One of the other issues mentioned by MOGSC is the contract structure in terms of main contractors — the umbrella contracts.
That’s what I just mentioned. So, they want us to look at different contracting strategies, how we package it. I’ll tell you there’s a reasonable argument here. That’s why I want to engage.
I could be very cynical here — you can’t hold on to a vessel for too long? Why? Because you don’t schedule correctly? You don’t design how contracts interface correctly? You can’t afford to pay the standby rates for vessels? You have got to improve. It cannot be me.
We hear Hess Corp has aborted a project here. I was told Petronas tried to push them to give it to Sapura. Do you do things like that?
I don’t nominate a contractor, but I will tell them things which I’ve just repeated to you. This is the kind of conversation I would have [with] these CEOs — we thank you for operating, you are contractually obliged to get oil to me, condensate and gas, by a certain time frame because that is how we manage the delivery. You don’t want to take risks, understood. You have your own governance in considering the kind of cost competitiveness and safety and technical standards that you need to attain, and so on.

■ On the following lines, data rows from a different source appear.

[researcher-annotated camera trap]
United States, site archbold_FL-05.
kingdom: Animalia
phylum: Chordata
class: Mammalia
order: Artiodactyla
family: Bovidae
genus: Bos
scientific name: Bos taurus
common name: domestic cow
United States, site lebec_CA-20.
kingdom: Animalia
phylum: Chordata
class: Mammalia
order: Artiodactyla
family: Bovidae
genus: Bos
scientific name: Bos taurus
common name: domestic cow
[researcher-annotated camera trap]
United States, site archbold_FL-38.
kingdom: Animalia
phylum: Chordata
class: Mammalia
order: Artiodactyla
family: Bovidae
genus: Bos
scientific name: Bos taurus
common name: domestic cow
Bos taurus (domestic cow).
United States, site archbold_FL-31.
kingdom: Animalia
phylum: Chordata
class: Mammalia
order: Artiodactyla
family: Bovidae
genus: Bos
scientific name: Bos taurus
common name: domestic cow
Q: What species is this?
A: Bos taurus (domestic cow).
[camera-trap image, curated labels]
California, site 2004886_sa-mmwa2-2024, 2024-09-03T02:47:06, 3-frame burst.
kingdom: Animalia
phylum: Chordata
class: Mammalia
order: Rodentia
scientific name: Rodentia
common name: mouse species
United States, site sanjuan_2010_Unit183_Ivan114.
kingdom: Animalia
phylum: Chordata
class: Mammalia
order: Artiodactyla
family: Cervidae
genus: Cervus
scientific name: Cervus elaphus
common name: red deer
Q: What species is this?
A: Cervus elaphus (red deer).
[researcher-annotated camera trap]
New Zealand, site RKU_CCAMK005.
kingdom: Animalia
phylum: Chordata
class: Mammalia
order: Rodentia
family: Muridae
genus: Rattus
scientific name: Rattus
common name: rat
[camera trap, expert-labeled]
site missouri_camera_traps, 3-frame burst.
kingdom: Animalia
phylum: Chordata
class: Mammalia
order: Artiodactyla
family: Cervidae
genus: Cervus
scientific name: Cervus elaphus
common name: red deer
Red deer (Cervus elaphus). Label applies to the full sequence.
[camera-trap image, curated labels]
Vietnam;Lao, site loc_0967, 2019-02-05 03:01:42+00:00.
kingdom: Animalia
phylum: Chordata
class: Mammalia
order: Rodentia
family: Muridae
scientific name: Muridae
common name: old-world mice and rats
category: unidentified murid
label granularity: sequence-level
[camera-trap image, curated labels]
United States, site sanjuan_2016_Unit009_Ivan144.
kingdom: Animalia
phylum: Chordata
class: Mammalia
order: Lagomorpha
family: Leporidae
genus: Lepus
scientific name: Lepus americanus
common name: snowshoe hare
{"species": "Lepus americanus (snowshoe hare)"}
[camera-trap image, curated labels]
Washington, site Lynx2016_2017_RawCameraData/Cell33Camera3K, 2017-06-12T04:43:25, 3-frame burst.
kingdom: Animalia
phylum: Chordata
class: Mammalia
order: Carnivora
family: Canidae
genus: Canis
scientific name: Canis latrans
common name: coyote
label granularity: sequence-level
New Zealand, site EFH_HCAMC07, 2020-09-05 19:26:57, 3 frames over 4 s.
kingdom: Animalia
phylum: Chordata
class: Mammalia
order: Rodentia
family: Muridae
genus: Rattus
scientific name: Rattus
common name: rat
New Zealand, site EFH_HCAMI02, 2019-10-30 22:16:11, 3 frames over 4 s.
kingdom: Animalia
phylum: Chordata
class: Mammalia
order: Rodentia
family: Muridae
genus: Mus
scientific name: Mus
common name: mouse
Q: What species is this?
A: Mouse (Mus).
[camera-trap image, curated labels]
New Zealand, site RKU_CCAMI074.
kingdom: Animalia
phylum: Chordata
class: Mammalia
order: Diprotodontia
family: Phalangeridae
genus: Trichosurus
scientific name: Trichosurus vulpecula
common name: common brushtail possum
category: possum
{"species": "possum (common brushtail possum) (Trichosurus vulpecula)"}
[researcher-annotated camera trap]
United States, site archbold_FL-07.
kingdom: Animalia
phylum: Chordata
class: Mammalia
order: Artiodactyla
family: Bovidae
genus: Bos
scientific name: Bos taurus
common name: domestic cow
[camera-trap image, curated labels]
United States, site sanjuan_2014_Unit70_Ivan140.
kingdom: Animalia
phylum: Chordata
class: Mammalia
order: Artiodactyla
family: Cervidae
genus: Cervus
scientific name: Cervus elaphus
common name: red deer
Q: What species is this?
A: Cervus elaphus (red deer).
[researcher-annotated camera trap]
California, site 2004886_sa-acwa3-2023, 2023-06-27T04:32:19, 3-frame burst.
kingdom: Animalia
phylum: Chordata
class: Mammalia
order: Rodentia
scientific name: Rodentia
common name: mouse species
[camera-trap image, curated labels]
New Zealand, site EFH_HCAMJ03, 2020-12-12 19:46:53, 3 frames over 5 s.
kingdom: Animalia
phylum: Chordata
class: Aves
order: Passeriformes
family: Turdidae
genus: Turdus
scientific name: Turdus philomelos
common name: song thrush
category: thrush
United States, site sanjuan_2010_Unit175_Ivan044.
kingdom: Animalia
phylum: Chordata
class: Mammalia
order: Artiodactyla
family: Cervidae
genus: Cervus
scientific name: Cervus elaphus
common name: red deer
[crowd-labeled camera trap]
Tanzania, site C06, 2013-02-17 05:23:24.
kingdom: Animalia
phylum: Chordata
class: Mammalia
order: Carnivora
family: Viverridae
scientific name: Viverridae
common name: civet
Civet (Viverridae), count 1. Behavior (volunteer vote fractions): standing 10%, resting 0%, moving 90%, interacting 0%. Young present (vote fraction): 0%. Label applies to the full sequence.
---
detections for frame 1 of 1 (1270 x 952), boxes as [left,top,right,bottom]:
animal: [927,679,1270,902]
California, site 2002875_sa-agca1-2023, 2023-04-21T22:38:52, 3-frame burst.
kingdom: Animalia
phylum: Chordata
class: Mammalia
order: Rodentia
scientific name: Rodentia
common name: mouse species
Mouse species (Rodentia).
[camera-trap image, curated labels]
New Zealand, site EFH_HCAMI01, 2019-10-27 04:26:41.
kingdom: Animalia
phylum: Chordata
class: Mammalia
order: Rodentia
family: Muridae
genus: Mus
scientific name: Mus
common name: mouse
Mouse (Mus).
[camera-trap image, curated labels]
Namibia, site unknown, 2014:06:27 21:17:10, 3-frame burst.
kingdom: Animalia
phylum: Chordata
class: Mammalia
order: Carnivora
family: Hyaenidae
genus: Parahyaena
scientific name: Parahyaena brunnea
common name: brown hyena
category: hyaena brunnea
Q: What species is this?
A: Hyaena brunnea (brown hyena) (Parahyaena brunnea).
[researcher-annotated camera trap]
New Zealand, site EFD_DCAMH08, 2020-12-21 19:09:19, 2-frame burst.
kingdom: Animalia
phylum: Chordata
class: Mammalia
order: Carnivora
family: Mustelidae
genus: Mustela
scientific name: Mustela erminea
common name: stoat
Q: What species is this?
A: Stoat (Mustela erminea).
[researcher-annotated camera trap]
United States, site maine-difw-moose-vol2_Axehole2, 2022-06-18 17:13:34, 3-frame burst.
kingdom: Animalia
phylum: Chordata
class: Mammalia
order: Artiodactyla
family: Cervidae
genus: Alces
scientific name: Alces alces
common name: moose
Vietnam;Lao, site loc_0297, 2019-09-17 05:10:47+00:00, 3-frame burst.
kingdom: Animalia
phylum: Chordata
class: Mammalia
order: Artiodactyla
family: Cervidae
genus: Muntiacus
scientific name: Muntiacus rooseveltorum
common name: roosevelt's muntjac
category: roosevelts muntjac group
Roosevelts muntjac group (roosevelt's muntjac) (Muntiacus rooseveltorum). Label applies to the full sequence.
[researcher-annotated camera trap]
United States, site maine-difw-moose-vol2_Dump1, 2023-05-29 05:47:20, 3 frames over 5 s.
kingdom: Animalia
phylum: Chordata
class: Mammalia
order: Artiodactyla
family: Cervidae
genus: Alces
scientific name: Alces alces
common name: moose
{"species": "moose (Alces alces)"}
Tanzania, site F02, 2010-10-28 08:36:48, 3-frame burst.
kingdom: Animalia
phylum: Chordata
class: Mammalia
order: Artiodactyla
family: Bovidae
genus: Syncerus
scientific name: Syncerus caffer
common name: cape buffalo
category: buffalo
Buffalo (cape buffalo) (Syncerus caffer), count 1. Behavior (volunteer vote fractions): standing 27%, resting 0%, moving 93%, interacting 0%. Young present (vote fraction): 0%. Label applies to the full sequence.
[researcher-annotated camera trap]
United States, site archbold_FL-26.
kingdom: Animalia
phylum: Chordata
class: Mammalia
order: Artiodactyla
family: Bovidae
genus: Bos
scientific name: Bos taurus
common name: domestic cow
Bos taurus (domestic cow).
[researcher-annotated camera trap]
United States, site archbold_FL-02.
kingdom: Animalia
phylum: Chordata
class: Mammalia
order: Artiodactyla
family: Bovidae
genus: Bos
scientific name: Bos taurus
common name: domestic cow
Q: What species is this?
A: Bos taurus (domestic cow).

But as the operator I need you to be mindful of this. If you systematically move away from working with Malaysian OGSEs — this is a line I’ve used many times — what’s going to happen is we’re not going to have an OGSE system. If they listen, they will know what I mean, that they have to actually steward and shepherd the local contractors to make sure they’re a lot more robust. If they don’t want to listen, I have to respect it because that’s what we are, as a regulator. We give them a fiscal structure that makes sense to them.
On comments that Petronas or Khazanah Nasional Bhd should step in to save Sapura Energy?
I have to be very, very careful. While it has not been revealed, Petronas has already been aiding Sapura in the form of milestone payments, accelerated credit terms, reducing performance guarantees so they don’t have to pay as much. We have not touched their existing contracts.
To say that we are allowing the vendor ecosystem under them to go and die is also wrong. Because there have been instances where not only us, but also other PACs have stepped in to pay subcontractors directly. So, Petronas and Khazanah should step in? I think Petronas has already stepped in. We just don’t beat the drum about it.
Here’s the risk — if I can give you perspective — there’s a risk of the project being disrupted. If that happens, the first hydrocarbon date moves. There’s a risk of financial problems and servicing materials, salary. So, first and foremost you go, ‘Which risk do you want to manage?’ We say, ‘We cannot let go of our first hydrocarbon date. That one we have to take care of. The project cannot be disrupted.’